▸ What the task asks
Extend the Pandas data-cleaning tutorial below, picking up right after its final sentence.

▸ Extract provided
Pandas is a data analysis library in Python, widely used by data scientists. From data wrangling to data cleaning, it offers multiple functionalities to make life easy when working with data. It’s a must-know for anyone looking forward to getting started in the field.
Pandas comes with a wide variety of features, here we’ll focus mainly on the data cleaning aspect.
First, let’s import Pandas as follows,
import pandas as pd
then let’s use the read_csv function to read a “.csv” file, in this tutorial we’ll use the Open Exoplanet Catalogue,
oec = pd.read_csv('oec.csv')
if your using Jupyter notebook you should be seeing something that looks like that.
It’s a Data Frame made of columns and rows (3584 rows × 25 columns to be exact)
We get to see all 25 columns, here were only interested in the planetary mass and it’s surface temperature, these are “PlanetaryMassJpt” and “SurfaceTempK” respectively.
Let’s take a look at those values separately, we can simply do that by typing in oec.”columns name”, without the quotation marks (“”).
As you can see, there are many “NaN” values present in both of those data sets.
By using the
dropna() method we can get rid of them.
Note that we’ve lost some rows by dropping those undefined values , we have now 1313 rows for our “PlanetarymassJpt” data set and 741 rows for our “SuraceTempK” data set.

▸ Material provided

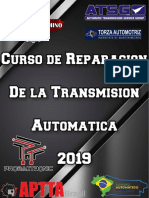 Curso de Reparación de La Transmisión Automática 2019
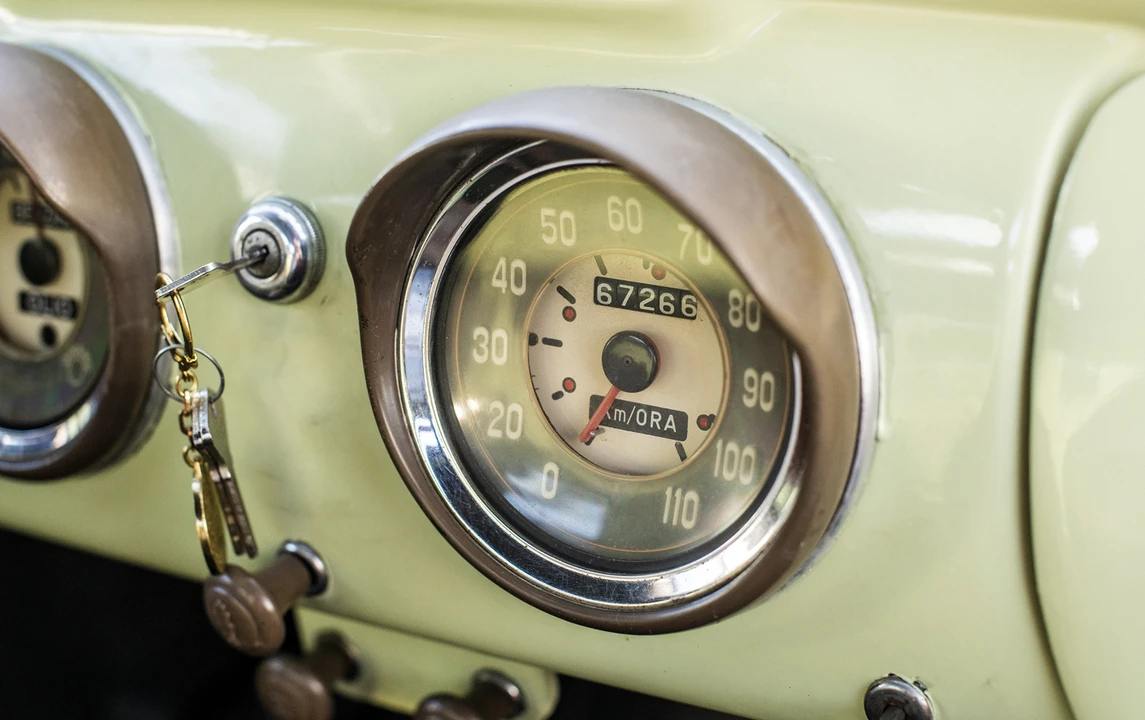 1955 Fiat 1100 - Image 20 of 22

▸ Result below
To make things clean and simple, let’s instantiate oec.PlanetaryMassJpt.dropna() and oec.SurfaceTempK.dropna() to PlanetaryMassJpt_clean and SurfaceTempK_clean.
Now that we’re done with that, let’s create a new data frame with our new cleaned data sets. We can create a new data frame by using the
DataFrame() method available in Pandas.
Here we still see some “NaN” values, let’s drop them !
That’s better ! Now we got a clean DataFrame showing us both the PlanetaryMassJpt and SurfaceTempK of our exoplanets.
We could’ve instead pass oec.PlanetaryMassJpt and oec.SurfaceTempK directly into our DataFrame and issue
dropna() on it, but for the sake of the tutorial we’ve done it “the other way”.
That was a little introduction to Pandas, there are many more interesting functionalities available, going through each one of them would take alot of time.
Pandas has a great documentation, so you can always experiment and learn by yourself !
Hope you the best !